(Items from a dataset)

• • •

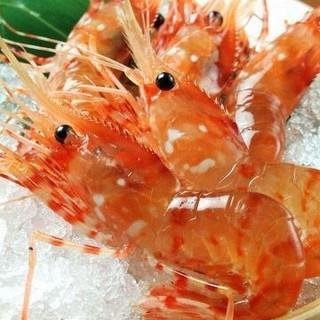 ☆けんちゃんが漁をする(*•̀ᴗ•́*)و ̑̑日本で1番美味しい海老☆(魚介)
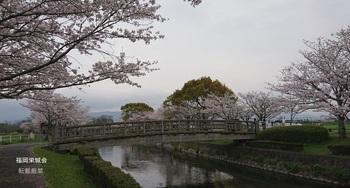 多布施川河畔公園 橋と桜.jpg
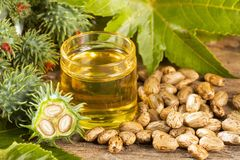 Beans and castor oil - Ricinus communis. Seeds and castor oil - Ricinus communis royalty free stock photography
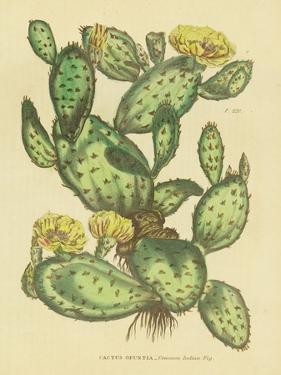 Herbal Botanical XXIX by Wild Apple Portfolio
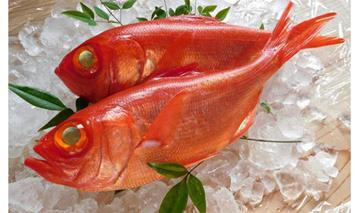 RY002超希少 特大高級金目鯛1尾(鮮魚)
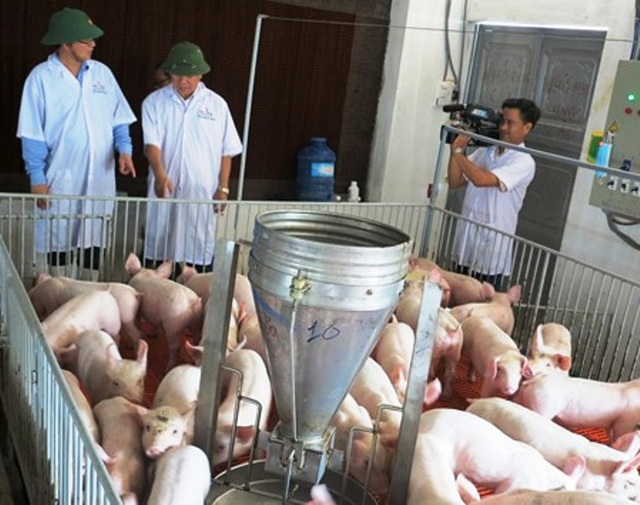 Chủ tịch UBND tỉnh Bình Định Hồ Quốc Dũng (trái) trực tiếp về huyện Hoài Ân - nơi được xem là Thủ phủ heo miền Trung kiểm tra, chỉ đạo các ngành chức năng giải cứu người chăn nuôi heo của tỉnh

• • •

# TASK TO CARRY OUT:
Return every record above exactly as written, but drop the pictures.

# EXPECTED OUTPUT:
 ☆けんちゃんが漁をする(*•̀ᴗ•́*)و ̑̑日本で1番美味しい海老☆(魚介)
 多布施川河畔公園 橋と桜.jpg
 Beans and castor oil - Ricinus communis. Seeds and castor oil - Ricinus communis royalty free stock photography
 Herbal Botanical XXIX by Wild Apple Portfolio
 RY002超希少 特大高級金目鯛1尾(鮮魚)
 Chủ tịch UBND tỉnh Bình Định Hồ Quốc Dũng (trái) trực tiếp về huyện Hoài Ân - nơi được xem là Thủ phủ heo miền Trung kiểm tra, chỉ đạo các ngành chức năng giải cứu người chăn nuôi heo của tỉnh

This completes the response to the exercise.